La Coalition marocaine pour la justice climatique vient de publier un communiquer où elle annonce son adhésion au mouvement global contre le gaz et le fracking (#GasdownFrackdown). Objectif déclaré : dénoncer les dangers de la fracturation hydraulique (extraction non conventionnelle de pétrole et de gaz). Pour ce collectif, ce procédé comporte de sérieux risques pour les populations locales, pour la santé, l’eau, la faune, détruit les paysages et contribue au changement climatique et à ses conséquences désastreuses.

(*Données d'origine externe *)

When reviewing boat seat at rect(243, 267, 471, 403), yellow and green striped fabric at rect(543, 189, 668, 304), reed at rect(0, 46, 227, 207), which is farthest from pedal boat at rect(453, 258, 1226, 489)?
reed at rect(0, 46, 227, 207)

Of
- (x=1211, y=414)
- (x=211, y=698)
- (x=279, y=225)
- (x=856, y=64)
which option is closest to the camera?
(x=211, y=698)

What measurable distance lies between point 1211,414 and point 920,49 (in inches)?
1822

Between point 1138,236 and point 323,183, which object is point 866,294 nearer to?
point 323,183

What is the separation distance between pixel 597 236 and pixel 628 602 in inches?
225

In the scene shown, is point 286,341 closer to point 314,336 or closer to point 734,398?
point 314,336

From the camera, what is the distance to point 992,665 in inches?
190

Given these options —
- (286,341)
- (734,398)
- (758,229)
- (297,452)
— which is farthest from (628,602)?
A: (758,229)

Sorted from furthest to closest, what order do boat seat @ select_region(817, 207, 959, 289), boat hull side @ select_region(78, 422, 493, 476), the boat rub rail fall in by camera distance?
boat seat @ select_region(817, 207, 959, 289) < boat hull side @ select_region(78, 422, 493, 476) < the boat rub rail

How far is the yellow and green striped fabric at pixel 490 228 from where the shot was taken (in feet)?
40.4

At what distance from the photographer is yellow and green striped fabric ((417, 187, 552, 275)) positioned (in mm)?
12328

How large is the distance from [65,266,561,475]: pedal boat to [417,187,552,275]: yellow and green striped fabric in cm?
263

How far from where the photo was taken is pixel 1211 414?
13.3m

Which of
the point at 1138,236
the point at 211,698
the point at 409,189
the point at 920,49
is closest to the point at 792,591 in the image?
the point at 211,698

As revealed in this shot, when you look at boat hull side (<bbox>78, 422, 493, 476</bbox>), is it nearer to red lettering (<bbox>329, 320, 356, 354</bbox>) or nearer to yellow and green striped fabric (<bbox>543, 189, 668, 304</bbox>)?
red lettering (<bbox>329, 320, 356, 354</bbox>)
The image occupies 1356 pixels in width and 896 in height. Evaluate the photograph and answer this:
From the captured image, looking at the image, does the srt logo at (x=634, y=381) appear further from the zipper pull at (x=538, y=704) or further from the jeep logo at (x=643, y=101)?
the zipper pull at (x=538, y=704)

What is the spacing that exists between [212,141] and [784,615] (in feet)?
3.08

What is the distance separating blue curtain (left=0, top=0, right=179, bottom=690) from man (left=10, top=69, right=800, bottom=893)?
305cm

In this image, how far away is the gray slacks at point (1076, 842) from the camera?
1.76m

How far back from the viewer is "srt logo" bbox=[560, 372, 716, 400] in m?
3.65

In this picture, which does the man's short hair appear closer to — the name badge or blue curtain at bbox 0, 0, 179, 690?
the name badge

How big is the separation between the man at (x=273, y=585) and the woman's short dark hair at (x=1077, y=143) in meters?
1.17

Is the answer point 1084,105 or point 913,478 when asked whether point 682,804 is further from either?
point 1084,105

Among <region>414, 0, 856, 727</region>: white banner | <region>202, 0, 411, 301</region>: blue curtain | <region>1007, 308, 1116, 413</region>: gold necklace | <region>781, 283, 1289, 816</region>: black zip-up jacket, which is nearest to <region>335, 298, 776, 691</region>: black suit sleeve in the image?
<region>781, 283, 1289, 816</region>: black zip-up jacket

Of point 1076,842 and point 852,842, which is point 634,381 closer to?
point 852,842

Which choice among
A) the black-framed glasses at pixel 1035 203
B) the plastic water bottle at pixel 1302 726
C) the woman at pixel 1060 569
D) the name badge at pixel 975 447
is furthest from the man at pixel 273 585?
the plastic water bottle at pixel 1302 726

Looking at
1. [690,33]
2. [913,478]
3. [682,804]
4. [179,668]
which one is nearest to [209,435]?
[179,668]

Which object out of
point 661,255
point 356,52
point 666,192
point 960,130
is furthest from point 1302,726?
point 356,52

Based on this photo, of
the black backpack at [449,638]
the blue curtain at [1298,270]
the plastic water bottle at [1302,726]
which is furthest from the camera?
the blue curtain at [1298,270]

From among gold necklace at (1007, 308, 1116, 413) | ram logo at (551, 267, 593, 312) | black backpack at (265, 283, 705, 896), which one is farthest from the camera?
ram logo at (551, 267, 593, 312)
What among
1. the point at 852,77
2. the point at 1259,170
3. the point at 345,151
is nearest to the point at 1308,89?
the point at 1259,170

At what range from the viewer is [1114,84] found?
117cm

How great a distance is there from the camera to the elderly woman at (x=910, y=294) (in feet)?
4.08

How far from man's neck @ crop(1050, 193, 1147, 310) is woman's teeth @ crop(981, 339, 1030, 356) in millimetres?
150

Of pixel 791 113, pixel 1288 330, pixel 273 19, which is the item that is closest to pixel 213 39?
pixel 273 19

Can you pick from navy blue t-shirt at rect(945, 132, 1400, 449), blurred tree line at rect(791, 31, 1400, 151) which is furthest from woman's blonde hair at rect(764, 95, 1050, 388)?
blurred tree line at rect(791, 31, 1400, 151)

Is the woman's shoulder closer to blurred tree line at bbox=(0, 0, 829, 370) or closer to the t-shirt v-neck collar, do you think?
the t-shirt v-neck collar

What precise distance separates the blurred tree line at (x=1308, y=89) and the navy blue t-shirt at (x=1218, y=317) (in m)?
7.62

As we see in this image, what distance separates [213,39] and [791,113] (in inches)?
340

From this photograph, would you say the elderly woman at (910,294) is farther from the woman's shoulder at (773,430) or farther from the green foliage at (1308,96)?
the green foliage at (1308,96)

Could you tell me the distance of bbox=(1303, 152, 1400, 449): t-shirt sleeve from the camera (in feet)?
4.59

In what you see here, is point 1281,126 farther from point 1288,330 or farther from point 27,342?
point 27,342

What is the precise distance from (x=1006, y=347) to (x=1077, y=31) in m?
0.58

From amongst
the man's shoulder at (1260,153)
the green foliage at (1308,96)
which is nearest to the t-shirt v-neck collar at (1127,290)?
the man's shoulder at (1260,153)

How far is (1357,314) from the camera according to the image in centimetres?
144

Argumentaire de la Coalition

Le dernier rapport du GIEC sonne à nouveau l’alarme, avec force. Si le réchauffement climatique venait à dépasser les +1,5 °C, les conséquences, tant pour la vie sur terre que pour la santé de nos économies seraient sévères. Il va falloir agir vite, très vite. Pour préserver l’avenir de l’humanité, il faudra une transition rapide et de grande portée en matière d’énergies, d’usage des sols, de transports, bâtiments et systèmes industriels. Il faudra arrêter immédiatement toute exploitation de l’énergie fossile et développer de plus en plus l’énergie renouvelable. Il faudra contrer les différents lobbys de l’énergie non conventionnelle qui continuent à présenter les gaz de schistes comme un mythe alternatif de l’énergie.

Les dangers de la fracturation hydraulique pour extraire les gaz de schiste ne sont plus à démontrer, c’est la destruction de l’environnement et le réchauffement climatique, c’est la pollution des eaux et la séquestration des terres, la faillite de l’agriculture et la mise en danger de la vie, de la faune et la flore.

Refus catégorique

En saluant l’initiative « #GasdownFrackdown », prise pour le 13 octobre 2018, à l’occasion de la journée mondial contre la pollution, la Coalition marocaine de justice climatique déclare son opposition à la fracturation hydraulique et réitère son position contre toutes les énergies fossiles, qu’elles soient conventionnelles ou non conventionnelles.

« Nous appelons toute la société civile à se mobiliser dans le sein de ce mouvement mondial contre la fracturation hydraulique qui ne cesse de prendre de l’ampleur, contre les gouvernements, les industriels et les géants de la pétrochimie et les banques qui les financent, pour stopper la destruction de la planète », peut-on lire dans son communiqué.